Arguably, one starting point of game theory is the idea of a zero-sum game. Ordinary games such as chess have a winner and a loser. Games such as poker, exchange money from the losers to the winner. Of course game theory extends the concept of zero-sum games dramatically to situations that are far more general than recreational games. Still, the idea of a zero-sum game separates the class of all games into two distinct camps: those which are essentially competitive and zero-sum and those that have elements of cooperation in which the total value of the game may grow or diminish. In this regard, constant-sum games are considered to be essentially like the zero-sum games except one can imagine that the two sides agree on some tribute that is exchanged, which lies outside the rules of the game.

I argue that *decision process theory* has much in common with the theory of games so how does a zero-sum game manifest? Or more generally, how does a constant-sum game manifest? In some ways the question is difficult because game theory has a very specific notion of utility, which has been modified in *decision process theory*. There are several concepts that might play the role of value, from components of the payoff matrix to the concept of preferences that underlie strategy choices. What is clear however about the concept of a zero-sum game is that something must be conserved. There must be some attribute of the decision process that is unchanged; some attribute whose value has no impact on the strategic choices being made. The most appealing approach to me is to associate such a conserved quantity with a collective strategy that is inactive. Such a collective strategy represents a collective preference whose value plays no role in the strategic outcomes. One such collective strategy would be, in some frame of reference, the sum of the strategies of all the players. Interestingly enough, the sum of such strategies in game theory is also a constant.

The concept of a collective strategy being inactive is not quite the same thing however as saying that such a strategy is totally invisible. We have to examine in more detail what is meant by a strategy playing no strategic role. In game theory, this means that the fixed point, the equilibrium point, does not depend on the value of that strategy. In *decision process theory*, this means that there is a conserved momentum associated with that collective strategy which is conserved. The conservation law is set by the initial conditions. If there is a great deal of initial inertia for example, the decision system will behave quite differently than if there is very little initial inertia. These differences are not seen in game theory: zero sum games are characterized solely by their payoffs, so that two games with the same payoffs should behave identically. I think this makes sense in *decision process theory* as well when you are at a fixed point. However the behavior around that fixed point should depend on the conserved quantities. Metaphorically, if the system circles the fixed point you should perceive differences depending on the amount of angular momentum the system has, even though that angular momentum is conserved.

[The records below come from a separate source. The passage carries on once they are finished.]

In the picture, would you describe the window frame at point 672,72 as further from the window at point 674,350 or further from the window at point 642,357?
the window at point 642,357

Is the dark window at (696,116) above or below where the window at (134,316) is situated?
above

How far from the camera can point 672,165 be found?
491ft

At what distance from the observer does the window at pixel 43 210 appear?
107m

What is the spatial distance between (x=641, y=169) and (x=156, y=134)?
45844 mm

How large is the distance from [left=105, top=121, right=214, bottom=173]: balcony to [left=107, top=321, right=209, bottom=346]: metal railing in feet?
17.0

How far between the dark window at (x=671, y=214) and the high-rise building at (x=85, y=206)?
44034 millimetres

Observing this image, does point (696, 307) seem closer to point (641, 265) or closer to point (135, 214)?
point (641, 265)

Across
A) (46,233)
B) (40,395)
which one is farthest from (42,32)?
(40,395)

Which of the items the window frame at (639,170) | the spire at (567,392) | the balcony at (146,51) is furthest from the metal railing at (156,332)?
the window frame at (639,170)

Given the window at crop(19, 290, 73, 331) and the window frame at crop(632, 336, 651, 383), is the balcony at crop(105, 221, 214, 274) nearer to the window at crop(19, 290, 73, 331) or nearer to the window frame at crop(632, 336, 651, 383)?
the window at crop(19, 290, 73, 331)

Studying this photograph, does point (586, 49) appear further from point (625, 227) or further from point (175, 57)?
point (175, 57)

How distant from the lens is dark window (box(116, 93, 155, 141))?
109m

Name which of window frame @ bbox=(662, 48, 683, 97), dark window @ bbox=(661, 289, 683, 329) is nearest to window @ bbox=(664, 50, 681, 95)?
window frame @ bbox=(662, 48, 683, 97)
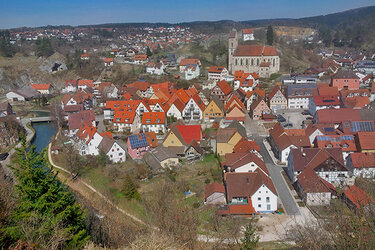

How does one identify these conserved quantities? In game theory one identifies games for example in which the payoffs sum to zero or to a constant. These systems are competitive in that what one person wins the other players lose in such a way that exactly compensates the win. Thus competition is one way of identifying situations in which there is a conserved collective strategy. I have argued in *decision process theory* that a conservation law occurs in societal situations in which there is an established code of conduct to which all players adhere. Let us call such a code of conduct an ** effective code of conduct**. A competitive situation could, by a slight stretch, also be considered an

*effective code of conduct*. All players agree that the rules of the game are that whatever one person gains, the remaining players must provide compensation. I suggest that the conserved quantity must depend in some way on the amount that is exchanged. The more value exchanged, the more risk and hence the more interesting the dynamics required to hold such a process near some equilibrium value. Indeed, this may not be possible and the process may be unstable and fly apart, still maintaining these conservation rules.

I don’t have a strong argument from game theory about what these conserved quantities should be. However from *decision process theory*, I do have a strong argument: there is a unique quantity identified whenever one has identified an inactive strategy. In physical theories this is the momentum, which in Newtonian theories is the product of the mass and the velocity along that direction. In other words, the inertial mass plays a role as well as the velocity. In more general geometries such as we consider for *decision process theory*, the momentum still has the same qualitative property. I argue that the momentum is the “value” that we should identify with the game theory notion of a constant-sum game. I go from a direction that provides an *effective code of conduct* to the identification of a value whose sum is conserved; whose sum is constant independent of any and all dynamic interactions. In this way we have generalized what it means for a process to be zero-sum.

The zero-sum value is really that the sum of the time components of the payoff, the “electric field components,” is zero. This is a direct consequence of the *decision effort scale* being inactive. Consider a different scenario in which all of the relative player preferences are inactive; only the player efforts are active. In this case, for each player, the time components of the electric fields would be equal. Moreover, we could require that there be no closed loop current flows in the player subspace, which would imply no “magnetic fields” orthogonal to the player subspace. This is the requirement of no self-payoffs or factions. Such a model has much in common with the voting game in game theory.